*** SOURCE DATA ***

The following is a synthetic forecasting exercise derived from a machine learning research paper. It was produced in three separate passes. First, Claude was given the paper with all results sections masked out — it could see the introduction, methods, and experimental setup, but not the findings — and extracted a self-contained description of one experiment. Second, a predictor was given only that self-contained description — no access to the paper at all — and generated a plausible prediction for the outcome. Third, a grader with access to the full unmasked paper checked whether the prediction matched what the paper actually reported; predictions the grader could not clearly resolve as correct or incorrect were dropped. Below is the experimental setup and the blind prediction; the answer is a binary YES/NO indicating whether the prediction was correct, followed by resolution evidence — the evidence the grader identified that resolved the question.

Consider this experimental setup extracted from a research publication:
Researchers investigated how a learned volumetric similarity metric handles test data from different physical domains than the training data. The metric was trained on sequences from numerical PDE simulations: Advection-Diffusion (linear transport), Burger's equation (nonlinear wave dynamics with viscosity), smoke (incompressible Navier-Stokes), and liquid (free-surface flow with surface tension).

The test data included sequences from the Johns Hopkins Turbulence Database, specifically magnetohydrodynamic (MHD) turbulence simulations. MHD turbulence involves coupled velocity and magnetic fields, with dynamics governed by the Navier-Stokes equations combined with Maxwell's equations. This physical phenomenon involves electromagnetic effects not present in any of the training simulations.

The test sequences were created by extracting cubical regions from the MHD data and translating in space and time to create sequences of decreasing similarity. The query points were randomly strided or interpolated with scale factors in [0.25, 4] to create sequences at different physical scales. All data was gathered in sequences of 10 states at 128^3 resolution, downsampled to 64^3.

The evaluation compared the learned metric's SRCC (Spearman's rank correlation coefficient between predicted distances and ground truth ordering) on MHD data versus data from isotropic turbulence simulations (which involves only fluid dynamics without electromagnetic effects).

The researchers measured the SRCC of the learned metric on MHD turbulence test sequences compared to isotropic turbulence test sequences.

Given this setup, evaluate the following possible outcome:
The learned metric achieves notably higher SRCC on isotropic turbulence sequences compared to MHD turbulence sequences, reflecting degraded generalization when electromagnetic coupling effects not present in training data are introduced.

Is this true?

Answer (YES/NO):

*** End of SOURCE DATA ***
*** SOURCE DATA ***

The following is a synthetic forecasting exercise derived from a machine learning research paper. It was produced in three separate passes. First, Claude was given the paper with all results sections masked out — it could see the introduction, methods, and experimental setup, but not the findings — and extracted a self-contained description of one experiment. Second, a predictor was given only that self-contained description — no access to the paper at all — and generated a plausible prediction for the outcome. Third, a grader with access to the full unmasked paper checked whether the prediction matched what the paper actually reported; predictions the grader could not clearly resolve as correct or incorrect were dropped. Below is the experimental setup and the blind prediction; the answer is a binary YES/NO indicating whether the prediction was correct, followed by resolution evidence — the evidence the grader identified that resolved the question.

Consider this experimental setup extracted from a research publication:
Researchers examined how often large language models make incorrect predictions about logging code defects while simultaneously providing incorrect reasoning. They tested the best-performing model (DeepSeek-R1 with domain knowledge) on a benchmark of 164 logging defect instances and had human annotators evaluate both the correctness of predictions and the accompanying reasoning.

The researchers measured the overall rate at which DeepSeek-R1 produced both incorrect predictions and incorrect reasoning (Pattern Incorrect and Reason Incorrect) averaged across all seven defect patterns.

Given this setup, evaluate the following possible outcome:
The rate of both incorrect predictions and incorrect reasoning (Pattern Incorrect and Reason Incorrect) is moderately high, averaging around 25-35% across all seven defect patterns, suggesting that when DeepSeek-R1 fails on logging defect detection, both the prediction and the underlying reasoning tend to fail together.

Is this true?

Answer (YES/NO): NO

*** End of SOURCE DATA ***

## YOUR GOAL
Among the lines above, find those containing the word "turbulence" and copy each.

## TASK RESPONSE
The test data included sequences from the Johns Hopkins Turbulence Database, specifically magnetohydrodynamic (MHD) turbulence simulations. MHD turbulence involves coupled velocity and magnetic fields, with dynamics governed by the Navier-Stokes equations combined with Maxwell's equations. This physical phenomenon involves electromagnetic effects not present in any of the training simulations.
The evaluation compared the learned metric's SRCC (Spearman's rank correlation coefficient between predicted distances and ground truth ordering) on MHD data versus data from isotropic turbulence simulations (which involves only fluid dynamics without electromagnetic effects).
The researchers measured the SRCC of the learned metric on MHD turbulence test sequences compared to isotropic turbulence test sequences.
The learned metric achieves notably higher SRCC on isotropic turbulence sequences compared to MHD turbulence sequences, reflecting degraded generalization when electromagnetic coupling effects not present in training data are introduced.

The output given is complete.